My hands wanted to squeeze right through her waist until they met and I had to let her go or she would have felt the way they were shaking. I turned around and reached for the bottle and glass on the table and while I was pouring one there was a click and the light dimmed to a pale glow.

Behind me I heard her say softly, "Mike... you never told me whether I was... just pretty or beautiful."

I turned around and was going to tell her that she was the most lovely thing I had ever seen, but her hands did something to her belt and the fold of the dress that came up over one shoulder dropped away leaving her standing there with one hand on the lamp like a half-nude vision and the words got stuck in my throat.

Then the light disappeared altogether and I could only drink the drink quickly, because although the vision was gone it was walking toward me across the night and somewhere on the path there was another whisper of fabric and she was there in my hands without anything to keep her from being a woman now, an invisible, naked dream throwing a mantle of desire around us both that had too great a strength to break and must be burned through by a fire that leaped and danced and towered in a blazing crescendo that could only be dampened and never extinguished.

And when the mantle was thrown back I left the dream there in the dark, warm and soft, breathing quickly to tell me that it was a dream that would come back on other nights too, disturbing and at the same time satisfying.

She was beautiful. She was pretty, too.

She was in my mind all the way home.

Chapter Six

At a quarter past ten I got up, dressed and made myself some breakfast. Right in the middle of it the phone rang and when I answered it the operator told me to hold on for a call from Miami. Velda's husky voice was a pleasure to hear again. She said, "Mike?"

And I said, "Hello, sweetheart. How's everything?"
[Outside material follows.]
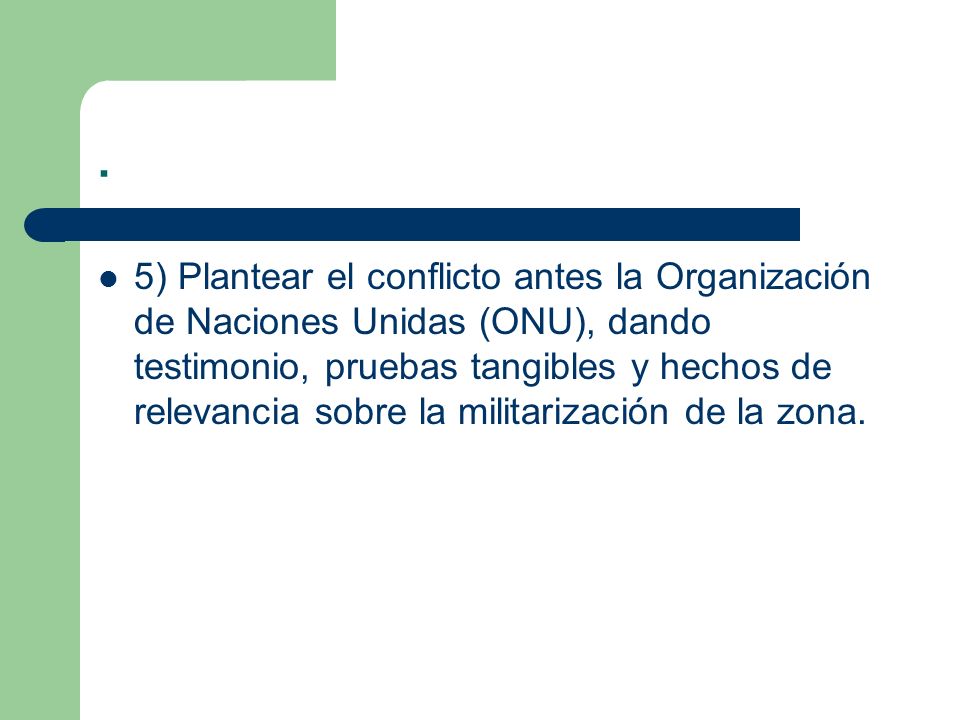 .

5) Plantear el conflicto antes la Organización de Naciones Unidas (ONU), dando testimonio, pruebas tangibles y hechos de relevancia sobre la militarización de la zona.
"Fine. At least it's partly fine. Our boy got out on a plane, but he left all the stuff behind. The insurance investigator is here making an inventory of the stuff now."
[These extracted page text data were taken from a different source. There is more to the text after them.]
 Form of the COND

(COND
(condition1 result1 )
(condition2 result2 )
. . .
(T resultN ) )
"Great, great. Try to promote yourself a bonus if you can."

"That wouldn't be hard," she laughed. "He's already made a pass. Mike, miss me?"

I felt like a heel, but I wasn't lying when I said, "Hell yes, I miss you."

"I don't mean as a business partner."

"Neither do I, kitten."

"You won't have to miss me long. I'm taking the afternoon train out."

My fingers started batting out dots and dashes on the table. I wanted her back but not too soon. I didn't want anybody else climbing all over me. "You stay there," I told her. "Stay on that guy's tail. You're still on salary from the company and if you can get a line on him now they'll cut us in for more business later. They're as interested in him as they are in recovering the stuff."